No Estado, a pior situação é a do município de Crateús que não só registra o maior preço médio da gasolina comum (R$ 6,28) como também de todos os demais combustíveis, exceto o Gás Natural Veicular (GNV). Caucaia, por sua vez, registra o menor preço médio da gasolina comum (R$ 5,81). Já Quixadá é o município cearense com menor custo de vida relacionado ao consumo de combustível. Por lá, o consumidor paga menos pelo gás de cozinha (em média R$ 87,67, pela gasolina aditivada (R$ 5,96) e pelo etanol hidratado (R$ 5,15).

Embora expressiva, a alta do preço médio da gasolina comum no Ceará em 2021 é inferior, em termos percentuais, à verificada no preço repassado pela Petrobras às refinarias que foi de 51%. No comparativo com outras unidades federativas, o Estado ocupa a 15ª posição em termos de média do valor pago por litro do combustível. Nesse quesito, a liderança é do Acre onde a gasolina comum tem preço médio de R$ 6,39 por litro. Por outro lado, o consumidor do Amapá paga em média R$ 5,10 pelo litro do mesmo produto.

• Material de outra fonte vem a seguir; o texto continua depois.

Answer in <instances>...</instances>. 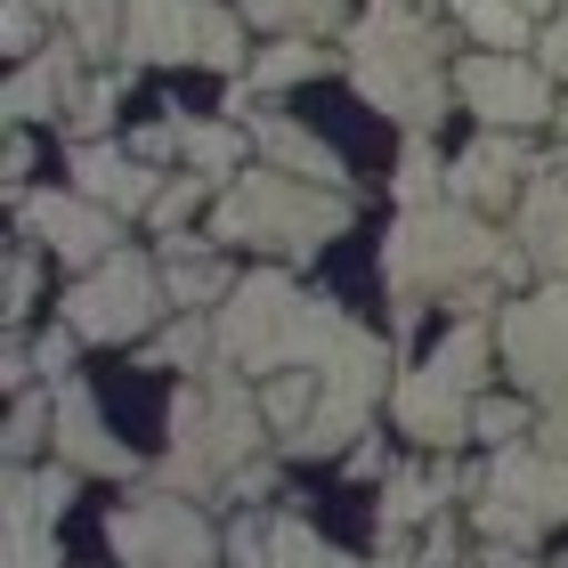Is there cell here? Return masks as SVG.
<instances>
[{
	"label": "cell",
	"mask_w": 568,
	"mask_h": 568,
	"mask_svg": "<svg viewBox=\"0 0 568 568\" xmlns=\"http://www.w3.org/2000/svg\"><path fill=\"white\" fill-rule=\"evenodd\" d=\"M536 261L520 244H504L496 227H487L479 203L463 195H438V203H406L398 227L382 236V284H390V333L406 342V333L423 325L430 301H455L463 284H520Z\"/></svg>",
	"instance_id": "cell-1"
},
{
	"label": "cell",
	"mask_w": 568,
	"mask_h": 568,
	"mask_svg": "<svg viewBox=\"0 0 568 568\" xmlns=\"http://www.w3.org/2000/svg\"><path fill=\"white\" fill-rule=\"evenodd\" d=\"M349 82L366 106H382L406 131H438L455 82L438 0H366V17L349 24Z\"/></svg>",
	"instance_id": "cell-2"
},
{
	"label": "cell",
	"mask_w": 568,
	"mask_h": 568,
	"mask_svg": "<svg viewBox=\"0 0 568 568\" xmlns=\"http://www.w3.org/2000/svg\"><path fill=\"white\" fill-rule=\"evenodd\" d=\"M212 325H220V357H227V366H244L252 382H268L284 366H325V357L349 342L357 317L333 293L293 284V268H252L236 293L212 308Z\"/></svg>",
	"instance_id": "cell-3"
},
{
	"label": "cell",
	"mask_w": 568,
	"mask_h": 568,
	"mask_svg": "<svg viewBox=\"0 0 568 568\" xmlns=\"http://www.w3.org/2000/svg\"><path fill=\"white\" fill-rule=\"evenodd\" d=\"M268 438V415H261V382L244 366L212 357L203 374L179 382L171 398V455L154 463V487H179V496H212L227 487V471H244L252 447Z\"/></svg>",
	"instance_id": "cell-4"
},
{
	"label": "cell",
	"mask_w": 568,
	"mask_h": 568,
	"mask_svg": "<svg viewBox=\"0 0 568 568\" xmlns=\"http://www.w3.org/2000/svg\"><path fill=\"white\" fill-rule=\"evenodd\" d=\"M349 220H357L349 187H317V179H293L276 163H252L212 203V244H252V252H276V261H317L333 236H349Z\"/></svg>",
	"instance_id": "cell-5"
},
{
	"label": "cell",
	"mask_w": 568,
	"mask_h": 568,
	"mask_svg": "<svg viewBox=\"0 0 568 568\" xmlns=\"http://www.w3.org/2000/svg\"><path fill=\"white\" fill-rule=\"evenodd\" d=\"M382 382H390V342H382V333H366V325H349V342L317 366V415L284 438V455H293V463L349 455L357 438H366V423H374Z\"/></svg>",
	"instance_id": "cell-6"
},
{
	"label": "cell",
	"mask_w": 568,
	"mask_h": 568,
	"mask_svg": "<svg viewBox=\"0 0 568 568\" xmlns=\"http://www.w3.org/2000/svg\"><path fill=\"white\" fill-rule=\"evenodd\" d=\"M479 536H504V545H536L552 520H568V455L536 447V438H511L496 447L479 479Z\"/></svg>",
	"instance_id": "cell-7"
},
{
	"label": "cell",
	"mask_w": 568,
	"mask_h": 568,
	"mask_svg": "<svg viewBox=\"0 0 568 568\" xmlns=\"http://www.w3.org/2000/svg\"><path fill=\"white\" fill-rule=\"evenodd\" d=\"M65 308V325L82 333V342H146L154 325H163V308H171V293H163V261H146V252H106L98 268H82L73 276V293L58 301Z\"/></svg>",
	"instance_id": "cell-8"
},
{
	"label": "cell",
	"mask_w": 568,
	"mask_h": 568,
	"mask_svg": "<svg viewBox=\"0 0 568 568\" xmlns=\"http://www.w3.org/2000/svg\"><path fill=\"white\" fill-rule=\"evenodd\" d=\"M106 545H114V560H139V568H212L227 552V536L212 528V511L195 496L146 479V496H131L106 520Z\"/></svg>",
	"instance_id": "cell-9"
},
{
	"label": "cell",
	"mask_w": 568,
	"mask_h": 568,
	"mask_svg": "<svg viewBox=\"0 0 568 568\" xmlns=\"http://www.w3.org/2000/svg\"><path fill=\"white\" fill-rule=\"evenodd\" d=\"M496 357L511 366V390H528L536 406L568 398V284L560 276L545 293L496 308Z\"/></svg>",
	"instance_id": "cell-10"
},
{
	"label": "cell",
	"mask_w": 568,
	"mask_h": 568,
	"mask_svg": "<svg viewBox=\"0 0 568 568\" xmlns=\"http://www.w3.org/2000/svg\"><path fill=\"white\" fill-rule=\"evenodd\" d=\"M560 82L545 73V58H520V49H479V58L455 65V98L471 106L487 131H536V122L560 114Z\"/></svg>",
	"instance_id": "cell-11"
},
{
	"label": "cell",
	"mask_w": 568,
	"mask_h": 568,
	"mask_svg": "<svg viewBox=\"0 0 568 568\" xmlns=\"http://www.w3.org/2000/svg\"><path fill=\"white\" fill-rule=\"evenodd\" d=\"M17 227H24L41 252H58L65 268H98L106 252H122V212H106V203L82 195V187L17 195Z\"/></svg>",
	"instance_id": "cell-12"
},
{
	"label": "cell",
	"mask_w": 568,
	"mask_h": 568,
	"mask_svg": "<svg viewBox=\"0 0 568 568\" xmlns=\"http://www.w3.org/2000/svg\"><path fill=\"white\" fill-rule=\"evenodd\" d=\"M471 406H479V390H471V382H455V374H438V366H415V374L390 390L398 430L423 438V447H447V455L471 438Z\"/></svg>",
	"instance_id": "cell-13"
},
{
	"label": "cell",
	"mask_w": 568,
	"mask_h": 568,
	"mask_svg": "<svg viewBox=\"0 0 568 568\" xmlns=\"http://www.w3.org/2000/svg\"><path fill=\"white\" fill-rule=\"evenodd\" d=\"M528 179H536V154L520 146V131H487V139H471L455 154L447 195L479 203V212H511V203L528 195Z\"/></svg>",
	"instance_id": "cell-14"
},
{
	"label": "cell",
	"mask_w": 568,
	"mask_h": 568,
	"mask_svg": "<svg viewBox=\"0 0 568 568\" xmlns=\"http://www.w3.org/2000/svg\"><path fill=\"white\" fill-rule=\"evenodd\" d=\"M49 447H58L73 471H98V479H131L139 455L122 447V438L106 430V406L90 398V382H58V430H49Z\"/></svg>",
	"instance_id": "cell-15"
},
{
	"label": "cell",
	"mask_w": 568,
	"mask_h": 568,
	"mask_svg": "<svg viewBox=\"0 0 568 568\" xmlns=\"http://www.w3.org/2000/svg\"><path fill=\"white\" fill-rule=\"evenodd\" d=\"M73 187L98 195V203L122 212V220H146L154 195H163V171L139 163V154L114 146V139H73Z\"/></svg>",
	"instance_id": "cell-16"
},
{
	"label": "cell",
	"mask_w": 568,
	"mask_h": 568,
	"mask_svg": "<svg viewBox=\"0 0 568 568\" xmlns=\"http://www.w3.org/2000/svg\"><path fill=\"white\" fill-rule=\"evenodd\" d=\"M520 252L545 276L568 284V154L536 163V179H528V195H520Z\"/></svg>",
	"instance_id": "cell-17"
},
{
	"label": "cell",
	"mask_w": 568,
	"mask_h": 568,
	"mask_svg": "<svg viewBox=\"0 0 568 568\" xmlns=\"http://www.w3.org/2000/svg\"><path fill=\"white\" fill-rule=\"evenodd\" d=\"M73 90H82V41H49L9 73L0 106H9V122H49V114L73 106Z\"/></svg>",
	"instance_id": "cell-18"
},
{
	"label": "cell",
	"mask_w": 568,
	"mask_h": 568,
	"mask_svg": "<svg viewBox=\"0 0 568 568\" xmlns=\"http://www.w3.org/2000/svg\"><path fill=\"white\" fill-rule=\"evenodd\" d=\"M203 0H122V65H179L195 58Z\"/></svg>",
	"instance_id": "cell-19"
},
{
	"label": "cell",
	"mask_w": 568,
	"mask_h": 568,
	"mask_svg": "<svg viewBox=\"0 0 568 568\" xmlns=\"http://www.w3.org/2000/svg\"><path fill=\"white\" fill-rule=\"evenodd\" d=\"M252 146H261V163L276 171H293V179H317V187H349V171H342V154H333L317 131H301L293 114H268V106H252Z\"/></svg>",
	"instance_id": "cell-20"
},
{
	"label": "cell",
	"mask_w": 568,
	"mask_h": 568,
	"mask_svg": "<svg viewBox=\"0 0 568 568\" xmlns=\"http://www.w3.org/2000/svg\"><path fill=\"white\" fill-rule=\"evenodd\" d=\"M382 545H390L382 560H349V552H333L308 520L276 511V520L261 528V560H252V568H415V560H406V536H382Z\"/></svg>",
	"instance_id": "cell-21"
},
{
	"label": "cell",
	"mask_w": 568,
	"mask_h": 568,
	"mask_svg": "<svg viewBox=\"0 0 568 568\" xmlns=\"http://www.w3.org/2000/svg\"><path fill=\"white\" fill-rule=\"evenodd\" d=\"M317 73H333V58L317 49V33H284L268 49H252V73H236V90H227V114H252V98L268 90H293V82H317Z\"/></svg>",
	"instance_id": "cell-22"
},
{
	"label": "cell",
	"mask_w": 568,
	"mask_h": 568,
	"mask_svg": "<svg viewBox=\"0 0 568 568\" xmlns=\"http://www.w3.org/2000/svg\"><path fill=\"white\" fill-rule=\"evenodd\" d=\"M163 293H171V308H195L203 317V308H220L236 293V276H227L212 236H163Z\"/></svg>",
	"instance_id": "cell-23"
},
{
	"label": "cell",
	"mask_w": 568,
	"mask_h": 568,
	"mask_svg": "<svg viewBox=\"0 0 568 568\" xmlns=\"http://www.w3.org/2000/svg\"><path fill=\"white\" fill-rule=\"evenodd\" d=\"M447 487L455 471H390V496H382V536H406L447 511Z\"/></svg>",
	"instance_id": "cell-24"
},
{
	"label": "cell",
	"mask_w": 568,
	"mask_h": 568,
	"mask_svg": "<svg viewBox=\"0 0 568 568\" xmlns=\"http://www.w3.org/2000/svg\"><path fill=\"white\" fill-rule=\"evenodd\" d=\"M179 154L203 179H236L252 154V131H236V122H179Z\"/></svg>",
	"instance_id": "cell-25"
},
{
	"label": "cell",
	"mask_w": 568,
	"mask_h": 568,
	"mask_svg": "<svg viewBox=\"0 0 568 568\" xmlns=\"http://www.w3.org/2000/svg\"><path fill=\"white\" fill-rule=\"evenodd\" d=\"M455 9V24L471 41H487V49H520V41H536V9L528 0H447Z\"/></svg>",
	"instance_id": "cell-26"
},
{
	"label": "cell",
	"mask_w": 568,
	"mask_h": 568,
	"mask_svg": "<svg viewBox=\"0 0 568 568\" xmlns=\"http://www.w3.org/2000/svg\"><path fill=\"white\" fill-rule=\"evenodd\" d=\"M261 415H268L276 447H284V438L317 415V366H284V374H268V382H261Z\"/></svg>",
	"instance_id": "cell-27"
},
{
	"label": "cell",
	"mask_w": 568,
	"mask_h": 568,
	"mask_svg": "<svg viewBox=\"0 0 568 568\" xmlns=\"http://www.w3.org/2000/svg\"><path fill=\"white\" fill-rule=\"evenodd\" d=\"M146 357H154V366H187V374H203V366L220 357V325H203L195 308H179V325L146 333Z\"/></svg>",
	"instance_id": "cell-28"
},
{
	"label": "cell",
	"mask_w": 568,
	"mask_h": 568,
	"mask_svg": "<svg viewBox=\"0 0 568 568\" xmlns=\"http://www.w3.org/2000/svg\"><path fill=\"white\" fill-rule=\"evenodd\" d=\"M227 9H244L268 33H333L349 17V0H227Z\"/></svg>",
	"instance_id": "cell-29"
},
{
	"label": "cell",
	"mask_w": 568,
	"mask_h": 568,
	"mask_svg": "<svg viewBox=\"0 0 568 568\" xmlns=\"http://www.w3.org/2000/svg\"><path fill=\"white\" fill-rule=\"evenodd\" d=\"M195 65H212V73H244L252 65L244 9H212V0H203V17H195Z\"/></svg>",
	"instance_id": "cell-30"
},
{
	"label": "cell",
	"mask_w": 568,
	"mask_h": 568,
	"mask_svg": "<svg viewBox=\"0 0 568 568\" xmlns=\"http://www.w3.org/2000/svg\"><path fill=\"white\" fill-rule=\"evenodd\" d=\"M65 24V41H82V58H106L122 49V0H49Z\"/></svg>",
	"instance_id": "cell-31"
},
{
	"label": "cell",
	"mask_w": 568,
	"mask_h": 568,
	"mask_svg": "<svg viewBox=\"0 0 568 568\" xmlns=\"http://www.w3.org/2000/svg\"><path fill=\"white\" fill-rule=\"evenodd\" d=\"M447 195V163L430 154V131H406V154H398V203H438Z\"/></svg>",
	"instance_id": "cell-32"
},
{
	"label": "cell",
	"mask_w": 568,
	"mask_h": 568,
	"mask_svg": "<svg viewBox=\"0 0 568 568\" xmlns=\"http://www.w3.org/2000/svg\"><path fill=\"white\" fill-rule=\"evenodd\" d=\"M536 415H545V406H536L528 390H520V398H487V390H479V406H471V438H496V447H511V438L536 430Z\"/></svg>",
	"instance_id": "cell-33"
},
{
	"label": "cell",
	"mask_w": 568,
	"mask_h": 568,
	"mask_svg": "<svg viewBox=\"0 0 568 568\" xmlns=\"http://www.w3.org/2000/svg\"><path fill=\"white\" fill-rule=\"evenodd\" d=\"M203 195H212V179L203 171H179V179H163V195H154V227H163V236H179V227H187L195 212H203Z\"/></svg>",
	"instance_id": "cell-34"
},
{
	"label": "cell",
	"mask_w": 568,
	"mask_h": 568,
	"mask_svg": "<svg viewBox=\"0 0 568 568\" xmlns=\"http://www.w3.org/2000/svg\"><path fill=\"white\" fill-rule=\"evenodd\" d=\"M33 293H41V244H33V236L17 227V244H9V301H0V308H9V333L24 325V308H33Z\"/></svg>",
	"instance_id": "cell-35"
},
{
	"label": "cell",
	"mask_w": 568,
	"mask_h": 568,
	"mask_svg": "<svg viewBox=\"0 0 568 568\" xmlns=\"http://www.w3.org/2000/svg\"><path fill=\"white\" fill-rule=\"evenodd\" d=\"M114 98H122V82H114V73H106V82H82V90H73V139H106V122H114Z\"/></svg>",
	"instance_id": "cell-36"
},
{
	"label": "cell",
	"mask_w": 568,
	"mask_h": 568,
	"mask_svg": "<svg viewBox=\"0 0 568 568\" xmlns=\"http://www.w3.org/2000/svg\"><path fill=\"white\" fill-rule=\"evenodd\" d=\"M9 568H58V528L49 520H9Z\"/></svg>",
	"instance_id": "cell-37"
},
{
	"label": "cell",
	"mask_w": 568,
	"mask_h": 568,
	"mask_svg": "<svg viewBox=\"0 0 568 568\" xmlns=\"http://www.w3.org/2000/svg\"><path fill=\"white\" fill-rule=\"evenodd\" d=\"M220 496H236L244 511H261L268 496H276V463H244V471H227V487Z\"/></svg>",
	"instance_id": "cell-38"
},
{
	"label": "cell",
	"mask_w": 568,
	"mask_h": 568,
	"mask_svg": "<svg viewBox=\"0 0 568 568\" xmlns=\"http://www.w3.org/2000/svg\"><path fill=\"white\" fill-rule=\"evenodd\" d=\"M73 342H82V333H73V325H49L41 342H33V374L65 382V366H73Z\"/></svg>",
	"instance_id": "cell-39"
},
{
	"label": "cell",
	"mask_w": 568,
	"mask_h": 568,
	"mask_svg": "<svg viewBox=\"0 0 568 568\" xmlns=\"http://www.w3.org/2000/svg\"><path fill=\"white\" fill-rule=\"evenodd\" d=\"M0 49H9L17 65L33 58V49H49V41H41V9H33V0H9V41H0Z\"/></svg>",
	"instance_id": "cell-40"
},
{
	"label": "cell",
	"mask_w": 568,
	"mask_h": 568,
	"mask_svg": "<svg viewBox=\"0 0 568 568\" xmlns=\"http://www.w3.org/2000/svg\"><path fill=\"white\" fill-rule=\"evenodd\" d=\"M415 568H463V536H455V520L438 511V520L423 528V560Z\"/></svg>",
	"instance_id": "cell-41"
},
{
	"label": "cell",
	"mask_w": 568,
	"mask_h": 568,
	"mask_svg": "<svg viewBox=\"0 0 568 568\" xmlns=\"http://www.w3.org/2000/svg\"><path fill=\"white\" fill-rule=\"evenodd\" d=\"M536 58H545V73H552V82H568V9L545 24V33H536Z\"/></svg>",
	"instance_id": "cell-42"
},
{
	"label": "cell",
	"mask_w": 568,
	"mask_h": 568,
	"mask_svg": "<svg viewBox=\"0 0 568 568\" xmlns=\"http://www.w3.org/2000/svg\"><path fill=\"white\" fill-rule=\"evenodd\" d=\"M528 438H536V447H552V455H568V398H552L545 415H536V430H528Z\"/></svg>",
	"instance_id": "cell-43"
},
{
	"label": "cell",
	"mask_w": 568,
	"mask_h": 568,
	"mask_svg": "<svg viewBox=\"0 0 568 568\" xmlns=\"http://www.w3.org/2000/svg\"><path fill=\"white\" fill-rule=\"evenodd\" d=\"M24 171H33V139H24V122H9V187L24 195Z\"/></svg>",
	"instance_id": "cell-44"
},
{
	"label": "cell",
	"mask_w": 568,
	"mask_h": 568,
	"mask_svg": "<svg viewBox=\"0 0 568 568\" xmlns=\"http://www.w3.org/2000/svg\"><path fill=\"white\" fill-rule=\"evenodd\" d=\"M479 568H528V545H504V536H487V552Z\"/></svg>",
	"instance_id": "cell-45"
},
{
	"label": "cell",
	"mask_w": 568,
	"mask_h": 568,
	"mask_svg": "<svg viewBox=\"0 0 568 568\" xmlns=\"http://www.w3.org/2000/svg\"><path fill=\"white\" fill-rule=\"evenodd\" d=\"M349 471H357V479H374V471H390V463H382V438H357V447H349Z\"/></svg>",
	"instance_id": "cell-46"
},
{
	"label": "cell",
	"mask_w": 568,
	"mask_h": 568,
	"mask_svg": "<svg viewBox=\"0 0 568 568\" xmlns=\"http://www.w3.org/2000/svg\"><path fill=\"white\" fill-rule=\"evenodd\" d=\"M552 122H560V131H568V90H560V114H552Z\"/></svg>",
	"instance_id": "cell-47"
},
{
	"label": "cell",
	"mask_w": 568,
	"mask_h": 568,
	"mask_svg": "<svg viewBox=\"0 0 568 568\" xmlns=\"http://www.w3.org/2000/svg\"><path fill=\"white\" fill-rule=\"evenodd\" d=\"M528 9H560V0H528Z\"/></svg>",
	"instance_id": "cell-48"
},
{
	"label": "cell",
	"mask_w": 568,
	"mask_h": 568,
	"mask_svg": "<svg viewBox=\"0 0 568 568\" xmlns=\"http://www.w3.org/2000/svg\"><path fill=\"white\" fill-rule=\"evenodd\" d=\"M552 568H568V560H552Z\"/></svg>",
	"instance_id": "cell-49"
}]
</instances>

De acordo com o consultor na área de petróleo e energia, Bruno Iughetti “esses aumentos têm muito a ver com a variação do preço do petróleo cru no mercado internacional associado à variação cambial. Isso é o que deve nortear as majorações ou reduções de preço do combustível, mas, na prática, a gente não sente que isso é uma realidade”. Ele pontua, nesse sentido, que “tivemos uma redução no preço do petróleo cru em torno de 8% há duas semanas e nem por isso os preços foram reduzidos na refinaria”.

O consultor em petróleo e energia explica ainda, que entram na composição final do preço que chega ao consumidor na bomba de combustível uma série de impostos, dos quais o principal é o ICMS, além das margens de lucro dos revendedores e questões de concorrência. “É possível que esse último ponto explique a questão dos preços fora dos parâmetros registrados em Crateús”, avalia.

Iughetti lembrou ainda que, apesar dos preços altos, abastecer com gasolina em vez de etanol (álcool) é atualmente mais vantajoso para o consumidor. A propósito, na última semana a ANP divulgou que esse fenômeno está ocorrendo em todos os Estados. Isso acontece sempre que o preço do álcool corresponde a 70% ou mais do valor da gasolina. “No momento, está sendo mais atrativo para os usineiros exportar o açúcar em vez de produzir etanol. Então, estamos com a demanda maior que a oferta e variação para cima nos preços do etanol”, explica.